Alternative to IExplorer in data mining in VBA

User avatar
ChrisGreaves
PlutoniumLounger
Posts: 15587
Joined: 24 Jan 2010, 23:23
Location: brings.slot.perky

Alternative to IExplorer in data mining in VBA

Post by ChrisGreaves »

See also this thread
For my sins I have taken on a little data-mining project. I did this successfully for Clients back in the day, and have since deleted the folder Greaves\Clients, but have found some personal code that uses VBA to fire up ie.exe and I can save a web page in an Excel 2003 worksheet in text form. Good enough for me. In VBA I can send the data to Word2003 and make use of my library of Word2003/VBA string utilities to grab data for my buddy.

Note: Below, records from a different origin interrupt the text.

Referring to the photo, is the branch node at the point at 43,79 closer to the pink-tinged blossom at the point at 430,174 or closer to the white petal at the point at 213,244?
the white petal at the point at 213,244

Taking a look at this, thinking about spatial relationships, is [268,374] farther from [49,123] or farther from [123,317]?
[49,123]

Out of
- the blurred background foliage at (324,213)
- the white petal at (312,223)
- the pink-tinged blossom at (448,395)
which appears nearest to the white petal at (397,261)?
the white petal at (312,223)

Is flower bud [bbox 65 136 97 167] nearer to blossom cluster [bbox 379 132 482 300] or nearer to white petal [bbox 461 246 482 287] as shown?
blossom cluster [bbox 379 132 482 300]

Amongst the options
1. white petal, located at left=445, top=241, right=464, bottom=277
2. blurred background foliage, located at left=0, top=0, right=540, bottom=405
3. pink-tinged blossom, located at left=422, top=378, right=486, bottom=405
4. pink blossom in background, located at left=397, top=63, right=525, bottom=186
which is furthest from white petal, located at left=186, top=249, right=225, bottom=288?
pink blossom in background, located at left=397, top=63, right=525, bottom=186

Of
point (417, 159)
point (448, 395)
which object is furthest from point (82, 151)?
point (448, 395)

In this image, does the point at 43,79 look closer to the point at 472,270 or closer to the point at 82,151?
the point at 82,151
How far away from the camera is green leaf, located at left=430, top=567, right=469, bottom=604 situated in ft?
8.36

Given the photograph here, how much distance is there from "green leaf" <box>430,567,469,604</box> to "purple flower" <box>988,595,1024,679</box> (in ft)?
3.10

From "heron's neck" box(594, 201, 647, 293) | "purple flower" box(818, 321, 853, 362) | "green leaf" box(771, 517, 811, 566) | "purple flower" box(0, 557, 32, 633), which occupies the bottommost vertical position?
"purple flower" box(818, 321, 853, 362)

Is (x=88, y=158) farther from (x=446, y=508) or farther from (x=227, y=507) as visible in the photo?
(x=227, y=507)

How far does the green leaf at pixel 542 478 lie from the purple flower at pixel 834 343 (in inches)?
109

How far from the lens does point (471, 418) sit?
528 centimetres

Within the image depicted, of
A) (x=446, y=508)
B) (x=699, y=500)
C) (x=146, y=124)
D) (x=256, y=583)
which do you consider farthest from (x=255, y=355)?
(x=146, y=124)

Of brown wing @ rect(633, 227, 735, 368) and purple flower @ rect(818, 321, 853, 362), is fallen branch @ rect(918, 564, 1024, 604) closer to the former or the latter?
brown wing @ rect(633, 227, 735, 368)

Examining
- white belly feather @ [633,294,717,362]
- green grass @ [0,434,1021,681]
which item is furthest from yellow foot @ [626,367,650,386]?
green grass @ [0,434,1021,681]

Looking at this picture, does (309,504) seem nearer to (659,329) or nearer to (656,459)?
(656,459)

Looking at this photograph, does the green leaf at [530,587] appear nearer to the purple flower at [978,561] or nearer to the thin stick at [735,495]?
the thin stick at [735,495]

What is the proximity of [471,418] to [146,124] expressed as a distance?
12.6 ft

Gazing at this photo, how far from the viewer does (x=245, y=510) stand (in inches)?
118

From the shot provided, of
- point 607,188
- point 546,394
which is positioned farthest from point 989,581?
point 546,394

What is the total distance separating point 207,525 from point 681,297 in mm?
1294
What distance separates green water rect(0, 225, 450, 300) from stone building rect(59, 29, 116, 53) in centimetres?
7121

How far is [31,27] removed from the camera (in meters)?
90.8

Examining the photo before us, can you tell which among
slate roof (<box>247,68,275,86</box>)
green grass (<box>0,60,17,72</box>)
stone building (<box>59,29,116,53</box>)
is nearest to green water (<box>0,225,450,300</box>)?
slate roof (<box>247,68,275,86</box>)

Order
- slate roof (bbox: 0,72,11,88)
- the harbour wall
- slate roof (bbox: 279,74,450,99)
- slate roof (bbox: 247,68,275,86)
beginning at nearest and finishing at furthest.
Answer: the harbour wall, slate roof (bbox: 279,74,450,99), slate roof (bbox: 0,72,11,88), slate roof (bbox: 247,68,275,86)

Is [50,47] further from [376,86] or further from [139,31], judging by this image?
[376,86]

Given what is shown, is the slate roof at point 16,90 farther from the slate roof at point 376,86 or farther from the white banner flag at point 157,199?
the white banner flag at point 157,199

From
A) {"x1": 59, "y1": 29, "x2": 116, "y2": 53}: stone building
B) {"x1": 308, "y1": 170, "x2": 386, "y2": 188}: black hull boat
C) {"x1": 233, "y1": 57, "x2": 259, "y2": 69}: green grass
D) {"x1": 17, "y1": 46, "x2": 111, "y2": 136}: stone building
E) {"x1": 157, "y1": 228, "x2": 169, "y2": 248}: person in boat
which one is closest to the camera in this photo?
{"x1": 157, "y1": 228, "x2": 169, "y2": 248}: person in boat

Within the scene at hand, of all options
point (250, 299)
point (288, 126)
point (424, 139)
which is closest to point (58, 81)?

But ... nowadays ie.exe pops up doo-dads that suggest I migrate to Edge, opens up new tabs and pop-up boxes etc.

Question: Does Chrome, Edge, or any modern browser apart from ie have a VBA interface that would let me pass a URL as a parameter and store the resultant web page on my hard drive (for later analysis?)

I am not looking for specific VBA code at this stage, just a top-level decision as to whether I should continue with ie or bite the bullet and use a different browser.
My browser-of-choice is FireFox, and while I haven't looked, I have not heard of a VBA interface for FireFox.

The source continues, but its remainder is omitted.